▸ **SELECTED EXTRACT**
Content starts
14 Jan 2013 • by Natalie Aster

As of 2011, there were over 37,400 HNWIs in Indonesia, with a combined wealth of US$241 billion. The total number of HNWIs in Indonesia increased by 67% during the review period (2007–2011), while HNWI wealth rose by 91%. This was the highest growth for any major country in the world, above the likes of China (41% growth) and India (32% growth). The wealth of HNWIs in Indonesia was positively influenced by an appreciation of the local currency against the US dollar, strong local equity and real estate markets. The total number of HNWIs in Indonesia is forecast to grow by 123%, to reach just over 83,500 individuals by 2016. This represents a higher growth than other emerging markets such as China (83% growth) and India (103% growth).
Content ends
▸ **INFORMATION SHOWN**
Content starts
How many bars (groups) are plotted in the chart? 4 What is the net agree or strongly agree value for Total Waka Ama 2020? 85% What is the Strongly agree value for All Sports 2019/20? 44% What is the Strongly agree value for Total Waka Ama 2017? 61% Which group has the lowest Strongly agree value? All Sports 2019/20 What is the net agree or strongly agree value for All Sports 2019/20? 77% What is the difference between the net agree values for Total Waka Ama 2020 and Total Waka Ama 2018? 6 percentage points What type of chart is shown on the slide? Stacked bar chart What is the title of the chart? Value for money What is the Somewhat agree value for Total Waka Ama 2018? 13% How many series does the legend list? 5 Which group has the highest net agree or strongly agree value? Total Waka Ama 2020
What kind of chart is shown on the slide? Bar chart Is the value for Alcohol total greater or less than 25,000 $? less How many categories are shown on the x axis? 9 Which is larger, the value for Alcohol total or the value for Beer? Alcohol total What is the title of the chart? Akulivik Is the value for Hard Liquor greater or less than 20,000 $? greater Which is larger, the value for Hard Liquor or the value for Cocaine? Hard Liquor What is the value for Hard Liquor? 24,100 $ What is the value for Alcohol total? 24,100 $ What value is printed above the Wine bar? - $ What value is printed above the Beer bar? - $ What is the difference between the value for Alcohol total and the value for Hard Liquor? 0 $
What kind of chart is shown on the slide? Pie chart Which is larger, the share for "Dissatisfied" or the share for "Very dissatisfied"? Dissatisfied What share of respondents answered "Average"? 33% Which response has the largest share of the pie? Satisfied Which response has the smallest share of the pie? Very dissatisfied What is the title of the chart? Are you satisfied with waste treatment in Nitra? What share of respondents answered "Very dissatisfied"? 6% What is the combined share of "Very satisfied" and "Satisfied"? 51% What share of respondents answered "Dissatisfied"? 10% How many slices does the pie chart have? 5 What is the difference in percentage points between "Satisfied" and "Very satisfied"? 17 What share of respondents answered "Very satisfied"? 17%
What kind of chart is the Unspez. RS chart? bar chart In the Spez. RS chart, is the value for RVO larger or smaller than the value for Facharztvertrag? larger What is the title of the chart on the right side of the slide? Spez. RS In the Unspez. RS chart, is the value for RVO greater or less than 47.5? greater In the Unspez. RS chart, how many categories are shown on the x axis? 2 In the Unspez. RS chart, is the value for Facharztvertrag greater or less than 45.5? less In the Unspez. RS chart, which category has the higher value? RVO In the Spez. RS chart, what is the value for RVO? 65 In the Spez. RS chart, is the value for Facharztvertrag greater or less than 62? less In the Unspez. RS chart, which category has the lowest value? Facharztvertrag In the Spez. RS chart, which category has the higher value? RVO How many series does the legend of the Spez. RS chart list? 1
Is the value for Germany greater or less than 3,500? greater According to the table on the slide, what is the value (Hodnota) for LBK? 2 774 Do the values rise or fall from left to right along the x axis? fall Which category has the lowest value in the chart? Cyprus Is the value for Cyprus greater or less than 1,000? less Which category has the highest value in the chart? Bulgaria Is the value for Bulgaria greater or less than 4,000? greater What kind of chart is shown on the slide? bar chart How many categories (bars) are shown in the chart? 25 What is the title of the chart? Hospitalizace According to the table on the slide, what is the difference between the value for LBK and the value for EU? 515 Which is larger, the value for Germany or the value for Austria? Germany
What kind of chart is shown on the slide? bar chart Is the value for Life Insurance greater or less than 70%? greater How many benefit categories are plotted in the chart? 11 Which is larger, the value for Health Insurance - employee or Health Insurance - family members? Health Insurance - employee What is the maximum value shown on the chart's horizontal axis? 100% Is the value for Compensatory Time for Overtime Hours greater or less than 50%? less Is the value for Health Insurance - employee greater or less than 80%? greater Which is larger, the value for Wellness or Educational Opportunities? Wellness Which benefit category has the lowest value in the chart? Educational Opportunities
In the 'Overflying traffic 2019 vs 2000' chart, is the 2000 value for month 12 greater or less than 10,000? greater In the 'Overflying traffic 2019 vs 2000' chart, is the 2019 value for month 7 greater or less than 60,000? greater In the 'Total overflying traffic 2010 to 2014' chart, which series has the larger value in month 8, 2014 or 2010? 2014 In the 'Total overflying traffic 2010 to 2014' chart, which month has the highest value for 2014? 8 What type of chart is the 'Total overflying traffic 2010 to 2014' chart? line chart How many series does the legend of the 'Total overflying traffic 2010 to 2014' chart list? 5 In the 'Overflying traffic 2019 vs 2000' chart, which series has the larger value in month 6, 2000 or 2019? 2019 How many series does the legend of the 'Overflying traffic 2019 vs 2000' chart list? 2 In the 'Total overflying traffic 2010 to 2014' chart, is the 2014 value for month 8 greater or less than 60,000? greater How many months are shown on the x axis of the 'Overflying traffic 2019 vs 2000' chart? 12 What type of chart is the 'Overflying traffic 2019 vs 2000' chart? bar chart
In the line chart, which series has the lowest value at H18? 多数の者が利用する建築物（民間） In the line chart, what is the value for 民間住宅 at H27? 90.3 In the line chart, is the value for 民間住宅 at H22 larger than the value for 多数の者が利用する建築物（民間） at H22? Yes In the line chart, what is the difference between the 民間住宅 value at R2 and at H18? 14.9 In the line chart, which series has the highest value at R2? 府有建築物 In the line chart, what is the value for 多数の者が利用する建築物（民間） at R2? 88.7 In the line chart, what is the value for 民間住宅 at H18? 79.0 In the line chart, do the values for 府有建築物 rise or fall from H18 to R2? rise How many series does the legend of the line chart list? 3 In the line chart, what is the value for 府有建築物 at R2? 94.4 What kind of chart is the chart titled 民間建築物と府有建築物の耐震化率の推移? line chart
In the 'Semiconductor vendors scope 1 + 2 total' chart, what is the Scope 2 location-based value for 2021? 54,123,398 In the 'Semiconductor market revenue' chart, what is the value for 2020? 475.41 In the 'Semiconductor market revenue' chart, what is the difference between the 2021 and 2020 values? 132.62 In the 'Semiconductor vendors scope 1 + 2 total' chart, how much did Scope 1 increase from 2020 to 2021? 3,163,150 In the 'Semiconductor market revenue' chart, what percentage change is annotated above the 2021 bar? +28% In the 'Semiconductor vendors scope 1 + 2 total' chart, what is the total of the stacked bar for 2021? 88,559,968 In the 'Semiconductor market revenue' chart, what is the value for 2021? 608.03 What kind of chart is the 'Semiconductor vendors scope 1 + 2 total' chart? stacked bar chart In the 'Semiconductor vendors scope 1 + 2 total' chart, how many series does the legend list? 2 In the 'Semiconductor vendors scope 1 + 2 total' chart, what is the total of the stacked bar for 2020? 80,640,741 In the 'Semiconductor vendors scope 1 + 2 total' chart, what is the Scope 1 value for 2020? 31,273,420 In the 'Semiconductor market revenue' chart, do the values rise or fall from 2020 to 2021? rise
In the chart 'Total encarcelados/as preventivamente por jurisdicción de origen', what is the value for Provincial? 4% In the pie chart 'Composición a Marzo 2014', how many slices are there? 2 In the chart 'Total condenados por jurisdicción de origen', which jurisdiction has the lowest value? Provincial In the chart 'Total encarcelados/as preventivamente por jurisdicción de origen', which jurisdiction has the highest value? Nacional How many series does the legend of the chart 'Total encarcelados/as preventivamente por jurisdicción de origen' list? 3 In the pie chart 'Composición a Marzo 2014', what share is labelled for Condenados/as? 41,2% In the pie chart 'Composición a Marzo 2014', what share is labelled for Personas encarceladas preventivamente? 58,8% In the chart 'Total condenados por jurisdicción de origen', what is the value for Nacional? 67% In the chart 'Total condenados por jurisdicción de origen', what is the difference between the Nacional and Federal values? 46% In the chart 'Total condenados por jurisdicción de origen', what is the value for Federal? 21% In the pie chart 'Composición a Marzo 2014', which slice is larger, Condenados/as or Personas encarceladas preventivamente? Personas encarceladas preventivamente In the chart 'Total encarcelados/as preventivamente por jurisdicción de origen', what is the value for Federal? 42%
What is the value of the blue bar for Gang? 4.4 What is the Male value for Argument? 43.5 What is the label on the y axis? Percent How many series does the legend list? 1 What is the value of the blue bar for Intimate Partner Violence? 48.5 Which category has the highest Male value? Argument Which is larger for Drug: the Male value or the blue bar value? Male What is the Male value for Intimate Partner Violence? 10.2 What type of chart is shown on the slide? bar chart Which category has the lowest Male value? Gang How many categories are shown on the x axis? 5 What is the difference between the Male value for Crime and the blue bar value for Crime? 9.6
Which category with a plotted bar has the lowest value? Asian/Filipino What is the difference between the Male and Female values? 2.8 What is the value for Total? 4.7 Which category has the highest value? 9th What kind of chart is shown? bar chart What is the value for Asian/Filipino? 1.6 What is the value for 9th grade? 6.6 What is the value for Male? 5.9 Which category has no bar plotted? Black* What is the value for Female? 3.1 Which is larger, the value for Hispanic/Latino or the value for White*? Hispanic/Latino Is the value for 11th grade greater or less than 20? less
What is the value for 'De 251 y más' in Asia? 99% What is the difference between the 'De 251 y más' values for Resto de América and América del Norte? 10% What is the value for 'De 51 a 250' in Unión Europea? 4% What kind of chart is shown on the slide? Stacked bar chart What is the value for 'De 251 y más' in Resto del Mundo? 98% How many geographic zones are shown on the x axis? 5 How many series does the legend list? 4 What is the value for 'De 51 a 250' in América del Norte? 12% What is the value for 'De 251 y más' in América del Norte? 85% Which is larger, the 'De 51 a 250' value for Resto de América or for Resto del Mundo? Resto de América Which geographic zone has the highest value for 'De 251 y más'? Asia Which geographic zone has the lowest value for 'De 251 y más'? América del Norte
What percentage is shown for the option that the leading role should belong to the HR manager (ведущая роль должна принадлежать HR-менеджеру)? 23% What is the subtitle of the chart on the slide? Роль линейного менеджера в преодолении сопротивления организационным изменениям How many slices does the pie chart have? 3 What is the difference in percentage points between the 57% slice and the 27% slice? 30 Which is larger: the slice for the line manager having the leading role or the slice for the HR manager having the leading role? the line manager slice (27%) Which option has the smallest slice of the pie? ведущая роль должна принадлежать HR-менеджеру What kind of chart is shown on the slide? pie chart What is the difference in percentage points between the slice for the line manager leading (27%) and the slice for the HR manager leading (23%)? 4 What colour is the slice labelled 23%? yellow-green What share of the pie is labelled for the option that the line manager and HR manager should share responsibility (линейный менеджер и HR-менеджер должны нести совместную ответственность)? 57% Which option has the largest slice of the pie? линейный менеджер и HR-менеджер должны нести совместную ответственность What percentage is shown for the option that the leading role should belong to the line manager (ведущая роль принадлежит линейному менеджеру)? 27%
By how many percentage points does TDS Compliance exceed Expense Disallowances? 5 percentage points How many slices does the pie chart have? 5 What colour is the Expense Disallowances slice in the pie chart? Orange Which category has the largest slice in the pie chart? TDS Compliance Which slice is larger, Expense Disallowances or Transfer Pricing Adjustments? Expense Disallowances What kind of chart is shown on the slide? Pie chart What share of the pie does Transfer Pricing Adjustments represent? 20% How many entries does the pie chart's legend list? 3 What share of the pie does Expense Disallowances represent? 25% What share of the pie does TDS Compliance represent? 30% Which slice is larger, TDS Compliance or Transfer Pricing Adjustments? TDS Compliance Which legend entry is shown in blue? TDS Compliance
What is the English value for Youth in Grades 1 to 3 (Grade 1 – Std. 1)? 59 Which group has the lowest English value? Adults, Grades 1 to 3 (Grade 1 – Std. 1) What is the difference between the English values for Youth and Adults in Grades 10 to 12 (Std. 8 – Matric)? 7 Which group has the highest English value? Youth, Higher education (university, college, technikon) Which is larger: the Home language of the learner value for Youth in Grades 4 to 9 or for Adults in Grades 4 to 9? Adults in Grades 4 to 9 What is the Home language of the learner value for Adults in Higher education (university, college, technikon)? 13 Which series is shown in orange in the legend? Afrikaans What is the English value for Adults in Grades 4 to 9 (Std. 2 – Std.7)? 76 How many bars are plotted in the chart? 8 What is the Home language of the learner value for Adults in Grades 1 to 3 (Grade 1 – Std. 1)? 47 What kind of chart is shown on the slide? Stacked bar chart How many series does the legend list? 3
Content ends
Copy the passage on high-net-worth individuals in Indonesia word for word, starting at "14 Jan 2013" and ending at "India (103% growth).".

▸ **RESULT OF THIS TASK**
14 Jan 2013 • by Natalie Aster

As of 2011, there were over 37,400 HNWIs in Indonesia, with a combined wealth of US$241 billion. The total number of HNWIs in Indonesia increased by 67% during the review period (2007–2011), while HNWI wealth rose by 91%. This was the highest growth for any major country in the world, above the likes of China (41% growth) and India (32% growth). The wealth of HNWIs in Indonesia was positively influenced by an appreciation of the local currency against the US dollar, strong local equity and real estate markets. The total number of HNWIs in Indonesia is forecast to grow by 123%, to reach just over 83,500 individuals by 2016. This represents a higher growth than other emerging markets such as China (83% growth) and India (103% growth).